Research

Spiraling Out of Control

The whole thing started innocently enough. Vin Crespi, Penn State's Downsbrough professor of physics, attended a seminar on liquid crystals.

spiral pasta

Crespi is a theoretician with a yen for experiment: His specialty is condensed matter. He recently figured out how to make a tube out of carbon molecules that measures only six atoms across, smaller and sturdier than anything yet attempted (see the January 2002 R/PS). Liquid crystals, however, fall somewhere outside his regular orbit.

“They're halfway between a solid and a liquid,” he says. “They're crystals, so there's some order to them.” He picks up a thick bundle of paper clips from his desk, a magnet apparently hidden in their midst. “Kind of like this,” he says. “Rod-shaped. Free to wander a bit among each other. But always facing the same way.”

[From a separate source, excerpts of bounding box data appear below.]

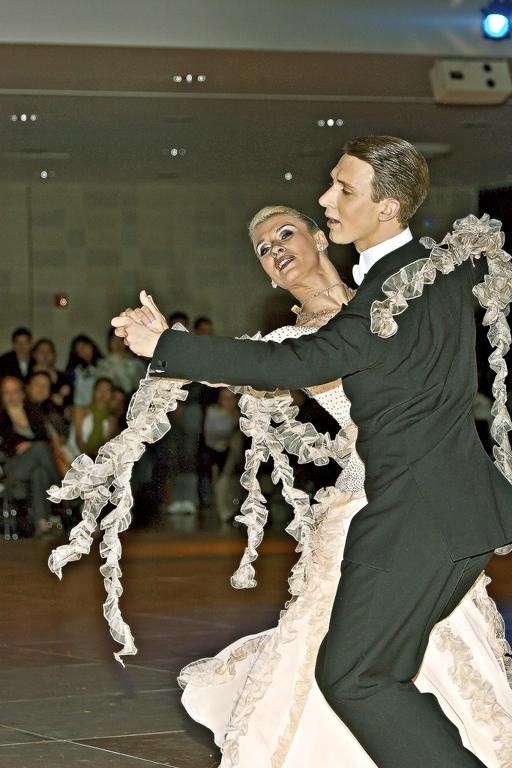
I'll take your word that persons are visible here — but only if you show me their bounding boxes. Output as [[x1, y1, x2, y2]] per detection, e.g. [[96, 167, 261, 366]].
[[104, 128, 512, 766], [0, 312, 343, 538], [41, 203, 512, 766]]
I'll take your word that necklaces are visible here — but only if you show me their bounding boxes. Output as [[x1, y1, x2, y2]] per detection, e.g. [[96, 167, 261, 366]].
[[289, 311, 333, 323], [296, 280, 351, 310]]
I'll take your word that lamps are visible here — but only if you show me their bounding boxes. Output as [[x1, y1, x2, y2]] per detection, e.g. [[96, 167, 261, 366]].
[[478, 0, 509, 44]]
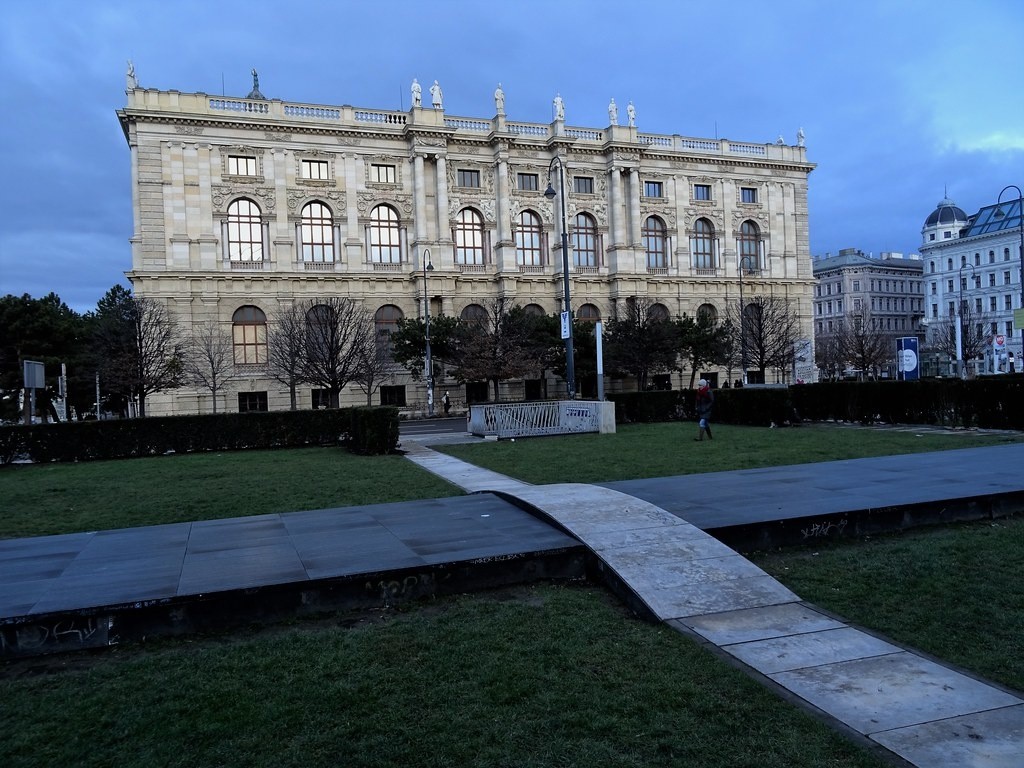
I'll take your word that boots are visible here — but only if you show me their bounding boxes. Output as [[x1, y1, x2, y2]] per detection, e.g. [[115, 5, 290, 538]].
[[694, 427, 706, 441]]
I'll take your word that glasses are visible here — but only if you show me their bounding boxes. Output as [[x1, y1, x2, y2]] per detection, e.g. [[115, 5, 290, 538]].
[[706, 427, 712, 439], [699, 384, 702, 386]]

Sometimes, he continues, these molecules are twisted into corkscrew spirals. These spirals are chiral: that is, some are right-handed, and some are left-handed. The two varieties are mirror images of one another.

Crespi pops up and walks quickly to the lab next door. Two research assistants glance up as he hunts down a couple of ordinary screws. Grasping a screw between thumb and finger in each hand, he places them side by side, touching, and rolls them against one another, trying unsuccessfully to match their spiral tracks. “See, they don't mesh very well,” he says. “Normal screws are all right-handed. But a right-handed screw and a left-handed screw would mesh perfectly.”

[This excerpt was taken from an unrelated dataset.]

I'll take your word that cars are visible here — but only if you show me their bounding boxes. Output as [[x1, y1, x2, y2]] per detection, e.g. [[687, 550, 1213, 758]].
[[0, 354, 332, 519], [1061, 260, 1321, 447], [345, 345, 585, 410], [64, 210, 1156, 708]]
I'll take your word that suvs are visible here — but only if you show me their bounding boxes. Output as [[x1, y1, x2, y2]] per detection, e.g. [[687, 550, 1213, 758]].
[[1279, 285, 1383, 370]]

So it is with chiral liquid crystals, he heard at the seminar: When they're all left-handed or all right-handed, they don't mesh at all. Their uniformity “creates some funny properties,” as Crespi says. “And I started thinking, ‘These are not the only things that are chiral.'”

Maybe it was residue from an Italian-American boyhood. Maybe it was close to lunchtime. But the things that danced into Crespi's head at that eureka moment were varieties of pasta; specifically the pale-blond, seemingly endless varieties of spiral pasta. Rotini. Fusilli. Radiatori. Tortiglione. “Currently,” he realized and later wrote, “all spiral pasta are produced and packaged with a single chirality, since the machines used in their production are designed to produce identical pieces of identical handedness.”

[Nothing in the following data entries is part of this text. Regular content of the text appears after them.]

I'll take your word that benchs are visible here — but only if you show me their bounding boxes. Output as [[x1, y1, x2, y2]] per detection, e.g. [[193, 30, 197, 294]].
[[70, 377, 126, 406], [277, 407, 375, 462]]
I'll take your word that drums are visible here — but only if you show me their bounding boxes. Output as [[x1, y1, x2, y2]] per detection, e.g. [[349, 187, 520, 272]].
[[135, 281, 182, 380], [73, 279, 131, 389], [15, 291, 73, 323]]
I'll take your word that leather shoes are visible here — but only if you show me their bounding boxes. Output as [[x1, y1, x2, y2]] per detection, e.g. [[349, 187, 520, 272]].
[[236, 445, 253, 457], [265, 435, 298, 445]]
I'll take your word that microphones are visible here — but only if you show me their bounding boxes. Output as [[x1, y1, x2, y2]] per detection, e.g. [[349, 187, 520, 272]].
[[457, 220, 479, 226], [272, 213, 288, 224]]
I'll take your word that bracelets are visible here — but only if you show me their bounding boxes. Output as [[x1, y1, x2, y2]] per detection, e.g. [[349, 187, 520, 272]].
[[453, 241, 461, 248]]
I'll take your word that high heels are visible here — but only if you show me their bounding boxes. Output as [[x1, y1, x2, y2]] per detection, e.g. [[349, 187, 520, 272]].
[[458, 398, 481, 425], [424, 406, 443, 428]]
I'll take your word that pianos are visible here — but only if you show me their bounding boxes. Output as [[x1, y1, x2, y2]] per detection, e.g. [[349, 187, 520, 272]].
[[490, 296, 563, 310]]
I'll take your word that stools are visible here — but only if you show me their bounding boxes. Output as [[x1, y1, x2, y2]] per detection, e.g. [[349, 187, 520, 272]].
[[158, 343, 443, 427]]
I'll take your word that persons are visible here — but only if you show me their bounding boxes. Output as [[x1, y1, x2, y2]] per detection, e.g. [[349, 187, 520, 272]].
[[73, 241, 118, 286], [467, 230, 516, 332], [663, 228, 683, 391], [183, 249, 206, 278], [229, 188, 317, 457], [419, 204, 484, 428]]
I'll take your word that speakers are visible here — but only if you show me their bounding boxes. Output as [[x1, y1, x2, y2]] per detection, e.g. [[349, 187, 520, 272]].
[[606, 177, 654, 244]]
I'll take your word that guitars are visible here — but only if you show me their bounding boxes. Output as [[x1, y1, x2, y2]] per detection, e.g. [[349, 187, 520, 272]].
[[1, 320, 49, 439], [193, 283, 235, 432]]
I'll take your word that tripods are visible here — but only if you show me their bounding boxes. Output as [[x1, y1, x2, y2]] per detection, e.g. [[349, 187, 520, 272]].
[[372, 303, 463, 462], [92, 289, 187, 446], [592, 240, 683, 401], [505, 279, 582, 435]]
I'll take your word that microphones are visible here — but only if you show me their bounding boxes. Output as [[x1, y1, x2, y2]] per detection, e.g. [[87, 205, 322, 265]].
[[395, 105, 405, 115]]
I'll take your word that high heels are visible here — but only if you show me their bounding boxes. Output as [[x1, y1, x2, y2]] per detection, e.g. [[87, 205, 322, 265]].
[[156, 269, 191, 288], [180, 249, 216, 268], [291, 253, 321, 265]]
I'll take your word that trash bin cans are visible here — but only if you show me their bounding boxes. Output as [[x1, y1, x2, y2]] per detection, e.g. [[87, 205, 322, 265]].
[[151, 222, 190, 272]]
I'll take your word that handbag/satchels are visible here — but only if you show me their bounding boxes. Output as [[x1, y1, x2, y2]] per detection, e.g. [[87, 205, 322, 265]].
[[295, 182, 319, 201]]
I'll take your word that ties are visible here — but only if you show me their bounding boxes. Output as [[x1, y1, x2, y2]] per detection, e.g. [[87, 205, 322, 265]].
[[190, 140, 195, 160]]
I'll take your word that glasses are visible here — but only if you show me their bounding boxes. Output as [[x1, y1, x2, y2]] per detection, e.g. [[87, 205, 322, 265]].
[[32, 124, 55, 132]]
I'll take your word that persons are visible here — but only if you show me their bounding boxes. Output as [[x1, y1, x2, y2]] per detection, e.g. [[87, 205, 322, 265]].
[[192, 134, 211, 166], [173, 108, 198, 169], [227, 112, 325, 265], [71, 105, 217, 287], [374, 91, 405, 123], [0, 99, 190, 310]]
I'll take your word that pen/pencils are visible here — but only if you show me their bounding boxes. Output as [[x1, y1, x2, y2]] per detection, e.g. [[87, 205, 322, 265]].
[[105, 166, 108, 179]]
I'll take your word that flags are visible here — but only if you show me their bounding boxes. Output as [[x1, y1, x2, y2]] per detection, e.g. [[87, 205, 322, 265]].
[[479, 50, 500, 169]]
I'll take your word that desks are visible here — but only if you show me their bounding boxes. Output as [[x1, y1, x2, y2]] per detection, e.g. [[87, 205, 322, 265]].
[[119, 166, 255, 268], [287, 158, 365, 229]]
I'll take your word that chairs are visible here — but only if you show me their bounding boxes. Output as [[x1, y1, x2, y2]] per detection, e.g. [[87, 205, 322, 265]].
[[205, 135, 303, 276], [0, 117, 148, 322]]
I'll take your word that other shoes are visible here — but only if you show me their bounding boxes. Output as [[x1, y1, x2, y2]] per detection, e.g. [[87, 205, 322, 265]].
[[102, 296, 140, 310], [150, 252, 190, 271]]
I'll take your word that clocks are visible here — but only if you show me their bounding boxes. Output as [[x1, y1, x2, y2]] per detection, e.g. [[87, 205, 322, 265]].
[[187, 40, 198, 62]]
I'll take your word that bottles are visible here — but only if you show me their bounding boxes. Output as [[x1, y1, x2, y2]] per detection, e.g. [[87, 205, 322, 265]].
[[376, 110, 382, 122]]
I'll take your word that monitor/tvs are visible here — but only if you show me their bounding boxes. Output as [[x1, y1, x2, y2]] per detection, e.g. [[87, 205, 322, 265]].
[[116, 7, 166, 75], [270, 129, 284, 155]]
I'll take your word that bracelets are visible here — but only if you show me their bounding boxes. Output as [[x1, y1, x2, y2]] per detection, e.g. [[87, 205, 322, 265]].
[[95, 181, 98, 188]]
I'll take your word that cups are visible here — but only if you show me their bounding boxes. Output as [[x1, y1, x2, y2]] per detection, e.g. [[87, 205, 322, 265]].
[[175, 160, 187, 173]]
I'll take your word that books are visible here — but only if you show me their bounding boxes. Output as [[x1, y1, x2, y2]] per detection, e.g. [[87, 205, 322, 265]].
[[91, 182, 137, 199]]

But what if they weren't? What if the pieces of pasta in a given box were evenly distributed, left- and right-handed, so that they might fit together snugly? The question gathered force in his mind. “Pasta is not very dense, not very expensive to make. The packaging and shipping costs are comparatively high. . . .” Mixed chirality, Crespi thought, might save considerable volume—and money.

“I went out and bought boxes of every type of corkscrew pasta I could find,” he remembers. He was looking for complementarity: a pair of spirals that would nicely marry. At last, on a trip home to Chicago to visit family, he stopped into an Italian grocery and found what he was looking for.

The experiment took place in Crespi's kitchen. “I put equal amounts of all left-handed and all right-handed pasta into identical glass jars,” he explains, “turned them sideways, shook them ten times each, and marked out how high the pasta measured in each jar.” Then he dumped the two containers into a bowl, mixed the corkscrews together thoroughly, placed even quantities of heterogenous pasta back into each container, and measured again.

He describes his findings in an invention disclosure he subsequently filed with the University's Intellectual Property Office. “The pasta of mixed handedness occupies a volume which is 5-10% less than that occupied by the pasta of uniform handedness,” reads the relevant paragraph in section III. “The exact amount of the reduction in volume depends on the specific shape of the pasta chosen and the degree of mixing and settling. For deviations from a 50/50 ratio of the two handednesses, the packing density of the mixed chirality pasta is still increased, but typically by a smaller amount.”

“So,” Crespi says. “The experiment was a success, as far as that goes.” He pauses, flashes a slightly pained smile. “But then it turns out there's the marketing question to consider.” Pasta producers, it gradually became clear, might not be terribly interested in increased packing density. “My take on it was you could put on the box ‘10% more!,' Crespi says; “but nobody seemed to agree with me.” In the end the patent office decided to take a pass on the idea.

Crespi shrugs. He is not discouraged. He has other patents on the books and in the works, and plenty of other ideas. But this one, he admits, is probably dead. “Unfortunately, I ate the experiment,” he says. “I mean, I kept that pasta around for a while. But eventually I ate it.”